Die Sternwarte kommt uns recht putzig, klein und spielzeugmäßig vor. Dort soll ein dickes Fernrohr stehen. Wir müssen wohl einmal eine Besichtigung mitmachen.
Oben auf dem Peterberg kommt der nächste Dämpfer: ein großes Schild das Mountainbikern verbietet, den sehr breiten Wanderweg runter nach Braunshausen zu fahren. Wir müssten mit der Kinderbahn fahren. Ob die aber unsere Bikes transportieren. Die müssten wir dann dem „Almkönig“ anvertrauen!

 

Die Peterkapelle
Erfreulich dann: die Peterkapelle. Wir gönnen uns ein paar Augenblicke Ruhe, betrachten die Kerzen und die bunten Fenster. Der Opa, der dazu kommt, hätte uns gern noch mehr von sich erzählt: 82 Jahre, jeden Tag 5 Stunden wandern…

Info
An der Stelle der heutigen Kapelle hat schon im 13. Jahrhundert eine Kapelle gestanden. Sie war aus Holz und wurde im 16. Jahrhundert mit Steinmauern verstärkt. Ende des 18. Jahrhunderts sei sie zerfallen, heißt es in einer Niederschrift.
In vorchristlicher Zeit soll der Peterberg ein Wetterberg, und dem heidnischen Gott Donar geweiht gewesen sein.

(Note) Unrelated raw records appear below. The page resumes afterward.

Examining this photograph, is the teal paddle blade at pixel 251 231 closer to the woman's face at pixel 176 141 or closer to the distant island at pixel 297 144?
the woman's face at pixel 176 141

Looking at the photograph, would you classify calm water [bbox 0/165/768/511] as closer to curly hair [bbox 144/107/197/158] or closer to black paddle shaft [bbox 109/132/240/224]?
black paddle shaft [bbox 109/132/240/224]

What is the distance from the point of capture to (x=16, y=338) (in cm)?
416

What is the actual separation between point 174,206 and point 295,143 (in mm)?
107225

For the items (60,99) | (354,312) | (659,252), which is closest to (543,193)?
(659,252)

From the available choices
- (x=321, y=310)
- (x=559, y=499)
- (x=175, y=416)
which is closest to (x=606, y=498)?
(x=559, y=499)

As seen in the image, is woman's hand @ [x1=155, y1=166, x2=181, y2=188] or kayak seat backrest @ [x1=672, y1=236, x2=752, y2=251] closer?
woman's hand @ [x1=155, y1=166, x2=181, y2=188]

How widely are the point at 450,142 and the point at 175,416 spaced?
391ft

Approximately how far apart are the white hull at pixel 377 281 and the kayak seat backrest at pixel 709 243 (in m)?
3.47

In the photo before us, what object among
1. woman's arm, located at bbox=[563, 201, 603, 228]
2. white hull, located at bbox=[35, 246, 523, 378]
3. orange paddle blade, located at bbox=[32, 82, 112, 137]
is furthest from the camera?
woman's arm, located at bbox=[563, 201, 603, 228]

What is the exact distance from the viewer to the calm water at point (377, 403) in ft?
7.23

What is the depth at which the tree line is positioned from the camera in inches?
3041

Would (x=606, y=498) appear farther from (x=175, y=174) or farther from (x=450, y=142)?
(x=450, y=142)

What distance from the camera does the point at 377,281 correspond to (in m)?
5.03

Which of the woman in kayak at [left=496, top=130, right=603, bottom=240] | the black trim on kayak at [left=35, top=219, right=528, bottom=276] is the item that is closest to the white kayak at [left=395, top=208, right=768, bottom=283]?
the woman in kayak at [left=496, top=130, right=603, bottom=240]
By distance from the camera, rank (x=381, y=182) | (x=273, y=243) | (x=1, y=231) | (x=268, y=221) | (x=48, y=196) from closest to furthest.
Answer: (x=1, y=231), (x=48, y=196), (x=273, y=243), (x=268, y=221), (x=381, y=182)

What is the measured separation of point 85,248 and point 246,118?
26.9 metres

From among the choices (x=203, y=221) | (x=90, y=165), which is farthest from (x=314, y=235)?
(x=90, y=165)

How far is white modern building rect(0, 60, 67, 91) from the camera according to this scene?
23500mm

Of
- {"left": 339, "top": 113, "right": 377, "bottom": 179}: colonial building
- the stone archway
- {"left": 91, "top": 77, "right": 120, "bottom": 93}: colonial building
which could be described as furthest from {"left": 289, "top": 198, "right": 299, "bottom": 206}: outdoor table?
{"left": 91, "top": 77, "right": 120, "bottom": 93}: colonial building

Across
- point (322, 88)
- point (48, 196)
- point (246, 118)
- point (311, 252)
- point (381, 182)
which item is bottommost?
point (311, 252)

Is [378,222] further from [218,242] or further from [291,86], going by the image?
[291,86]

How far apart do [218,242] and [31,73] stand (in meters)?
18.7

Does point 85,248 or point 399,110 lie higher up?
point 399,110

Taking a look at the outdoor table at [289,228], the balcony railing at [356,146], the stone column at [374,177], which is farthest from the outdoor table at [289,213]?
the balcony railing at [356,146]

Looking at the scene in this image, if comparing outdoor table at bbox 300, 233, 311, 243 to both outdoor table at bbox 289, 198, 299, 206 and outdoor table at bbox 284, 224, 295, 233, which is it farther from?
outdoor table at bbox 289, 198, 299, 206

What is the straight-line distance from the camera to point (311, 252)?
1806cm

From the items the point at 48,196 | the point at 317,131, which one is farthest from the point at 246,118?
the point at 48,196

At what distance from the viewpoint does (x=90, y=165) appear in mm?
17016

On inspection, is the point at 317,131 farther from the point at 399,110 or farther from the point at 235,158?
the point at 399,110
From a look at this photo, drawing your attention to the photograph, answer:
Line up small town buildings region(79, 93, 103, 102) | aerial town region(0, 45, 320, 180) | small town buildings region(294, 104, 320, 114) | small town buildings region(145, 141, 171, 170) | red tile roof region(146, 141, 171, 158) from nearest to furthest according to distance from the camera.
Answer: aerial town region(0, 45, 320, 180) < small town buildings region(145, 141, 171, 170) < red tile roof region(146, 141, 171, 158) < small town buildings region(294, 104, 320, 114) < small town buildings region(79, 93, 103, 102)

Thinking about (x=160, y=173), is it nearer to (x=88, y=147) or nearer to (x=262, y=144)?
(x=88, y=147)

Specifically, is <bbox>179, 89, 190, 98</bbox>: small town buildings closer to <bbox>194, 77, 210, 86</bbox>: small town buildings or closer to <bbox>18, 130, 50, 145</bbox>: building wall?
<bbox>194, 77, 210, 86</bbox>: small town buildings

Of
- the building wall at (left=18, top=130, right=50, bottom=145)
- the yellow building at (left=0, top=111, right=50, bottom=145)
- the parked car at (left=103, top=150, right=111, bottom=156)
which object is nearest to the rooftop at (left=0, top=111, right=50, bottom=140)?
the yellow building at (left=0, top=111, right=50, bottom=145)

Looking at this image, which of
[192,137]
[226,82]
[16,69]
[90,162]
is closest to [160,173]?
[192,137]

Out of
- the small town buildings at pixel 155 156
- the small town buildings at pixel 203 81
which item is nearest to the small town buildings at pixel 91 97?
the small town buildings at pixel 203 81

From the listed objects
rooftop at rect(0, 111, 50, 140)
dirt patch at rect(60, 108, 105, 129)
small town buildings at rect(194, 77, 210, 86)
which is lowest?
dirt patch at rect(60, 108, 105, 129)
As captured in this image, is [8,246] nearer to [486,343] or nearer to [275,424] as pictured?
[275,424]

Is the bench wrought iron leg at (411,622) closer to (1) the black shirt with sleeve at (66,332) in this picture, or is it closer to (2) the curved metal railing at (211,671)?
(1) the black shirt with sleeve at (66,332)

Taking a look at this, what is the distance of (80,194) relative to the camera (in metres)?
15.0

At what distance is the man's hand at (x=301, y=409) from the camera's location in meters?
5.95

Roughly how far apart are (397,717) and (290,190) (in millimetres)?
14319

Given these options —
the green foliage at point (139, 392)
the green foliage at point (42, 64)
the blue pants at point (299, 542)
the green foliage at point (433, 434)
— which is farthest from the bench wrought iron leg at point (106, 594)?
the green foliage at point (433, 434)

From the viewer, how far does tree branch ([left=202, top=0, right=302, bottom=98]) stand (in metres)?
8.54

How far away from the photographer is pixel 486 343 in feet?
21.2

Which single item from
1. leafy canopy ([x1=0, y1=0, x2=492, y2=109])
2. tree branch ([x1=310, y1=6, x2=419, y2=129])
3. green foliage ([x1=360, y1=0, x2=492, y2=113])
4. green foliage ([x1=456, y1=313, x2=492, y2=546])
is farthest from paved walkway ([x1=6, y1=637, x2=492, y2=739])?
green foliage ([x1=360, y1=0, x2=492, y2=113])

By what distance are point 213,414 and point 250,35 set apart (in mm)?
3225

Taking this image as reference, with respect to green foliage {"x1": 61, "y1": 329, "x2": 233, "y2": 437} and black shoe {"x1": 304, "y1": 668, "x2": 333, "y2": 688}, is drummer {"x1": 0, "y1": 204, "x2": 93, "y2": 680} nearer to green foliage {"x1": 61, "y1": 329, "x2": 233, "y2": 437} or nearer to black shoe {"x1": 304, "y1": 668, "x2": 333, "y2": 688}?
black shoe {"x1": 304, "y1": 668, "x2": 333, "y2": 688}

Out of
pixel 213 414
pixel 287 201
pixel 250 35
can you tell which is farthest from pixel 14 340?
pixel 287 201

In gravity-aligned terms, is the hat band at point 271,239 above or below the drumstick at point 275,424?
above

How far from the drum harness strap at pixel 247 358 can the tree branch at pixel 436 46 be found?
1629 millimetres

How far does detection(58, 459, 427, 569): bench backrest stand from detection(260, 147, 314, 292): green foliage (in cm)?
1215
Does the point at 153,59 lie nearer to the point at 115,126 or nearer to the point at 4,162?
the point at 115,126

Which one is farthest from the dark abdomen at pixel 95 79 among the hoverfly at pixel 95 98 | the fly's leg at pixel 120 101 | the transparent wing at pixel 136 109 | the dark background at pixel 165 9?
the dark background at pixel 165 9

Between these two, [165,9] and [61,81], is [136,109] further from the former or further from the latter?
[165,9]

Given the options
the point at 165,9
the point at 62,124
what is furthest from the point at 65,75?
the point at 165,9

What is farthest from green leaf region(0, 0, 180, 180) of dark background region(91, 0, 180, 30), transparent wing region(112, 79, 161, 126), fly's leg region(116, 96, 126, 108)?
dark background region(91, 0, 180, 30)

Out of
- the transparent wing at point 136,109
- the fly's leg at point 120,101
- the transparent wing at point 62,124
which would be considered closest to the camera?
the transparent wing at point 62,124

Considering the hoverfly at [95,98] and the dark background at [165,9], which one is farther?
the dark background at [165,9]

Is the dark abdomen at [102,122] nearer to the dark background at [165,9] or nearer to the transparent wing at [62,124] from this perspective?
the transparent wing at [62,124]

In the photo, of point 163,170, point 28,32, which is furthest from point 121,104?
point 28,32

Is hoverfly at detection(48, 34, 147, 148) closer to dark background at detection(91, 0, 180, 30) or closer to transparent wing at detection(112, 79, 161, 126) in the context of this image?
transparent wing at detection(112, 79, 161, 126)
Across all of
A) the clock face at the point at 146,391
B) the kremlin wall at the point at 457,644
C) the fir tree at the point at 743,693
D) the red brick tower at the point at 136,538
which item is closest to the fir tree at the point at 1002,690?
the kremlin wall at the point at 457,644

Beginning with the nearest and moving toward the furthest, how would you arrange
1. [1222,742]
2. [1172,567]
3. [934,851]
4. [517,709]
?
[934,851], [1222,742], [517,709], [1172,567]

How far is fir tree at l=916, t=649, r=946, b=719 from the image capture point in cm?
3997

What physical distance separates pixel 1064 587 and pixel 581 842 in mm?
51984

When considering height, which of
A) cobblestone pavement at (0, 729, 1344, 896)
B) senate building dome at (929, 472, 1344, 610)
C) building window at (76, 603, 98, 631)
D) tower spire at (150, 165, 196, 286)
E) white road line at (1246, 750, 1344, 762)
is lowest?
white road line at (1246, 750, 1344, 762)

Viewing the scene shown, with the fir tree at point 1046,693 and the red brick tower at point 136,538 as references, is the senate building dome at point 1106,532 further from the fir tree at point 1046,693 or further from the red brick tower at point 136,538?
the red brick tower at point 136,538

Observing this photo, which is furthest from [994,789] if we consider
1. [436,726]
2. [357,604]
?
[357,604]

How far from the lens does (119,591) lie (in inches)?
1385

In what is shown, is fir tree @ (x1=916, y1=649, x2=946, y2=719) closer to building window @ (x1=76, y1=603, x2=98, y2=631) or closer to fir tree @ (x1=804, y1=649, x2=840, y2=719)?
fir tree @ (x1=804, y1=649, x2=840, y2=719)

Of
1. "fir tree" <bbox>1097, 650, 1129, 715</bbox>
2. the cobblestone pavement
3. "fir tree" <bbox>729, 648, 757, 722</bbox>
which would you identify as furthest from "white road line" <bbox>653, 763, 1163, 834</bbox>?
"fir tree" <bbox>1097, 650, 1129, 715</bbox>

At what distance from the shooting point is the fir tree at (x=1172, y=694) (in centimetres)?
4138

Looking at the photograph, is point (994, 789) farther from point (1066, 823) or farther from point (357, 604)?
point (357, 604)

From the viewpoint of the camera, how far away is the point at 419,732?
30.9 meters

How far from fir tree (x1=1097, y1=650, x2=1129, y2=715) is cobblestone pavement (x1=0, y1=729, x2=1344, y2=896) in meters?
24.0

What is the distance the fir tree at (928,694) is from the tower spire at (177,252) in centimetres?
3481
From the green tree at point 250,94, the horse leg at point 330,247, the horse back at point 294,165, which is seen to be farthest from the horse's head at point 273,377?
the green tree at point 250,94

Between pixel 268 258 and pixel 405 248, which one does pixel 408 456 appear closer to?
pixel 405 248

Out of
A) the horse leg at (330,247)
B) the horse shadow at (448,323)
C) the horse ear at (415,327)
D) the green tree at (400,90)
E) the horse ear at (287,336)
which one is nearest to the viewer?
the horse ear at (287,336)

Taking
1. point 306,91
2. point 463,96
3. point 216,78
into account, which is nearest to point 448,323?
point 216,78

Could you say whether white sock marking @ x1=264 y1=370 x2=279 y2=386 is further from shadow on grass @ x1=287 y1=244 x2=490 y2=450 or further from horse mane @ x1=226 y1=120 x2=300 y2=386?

Später, so will es der Volksmund wissen, hätten böse Geister ihr Unwesen auf dem Berg getrieben. Vor allem seien das Wetterhexen gewesen, die den ringsum ansässigen Bauern mit Blitz und Donner die Ernten vernichtet hätten.
Das Christentum räumte mit diesem geisterhaften Gedankengut gründlich auf. Der Peterberg hatte im Mittelalter auch den Status eines Grenzberges. (aus: www.neunkirchen-nahe.de

 

Volle Flaschen
Flaschen füllen wir an der Nahequelle. Beim Hofgut Imsbach besuchen wir noch die Kapelle und gönnen uns dann einen schönen Trail bis nach Tholey…
Der Rückweg über den Ritzelberg bietet weder Überraschungen noch Enttäuschungen…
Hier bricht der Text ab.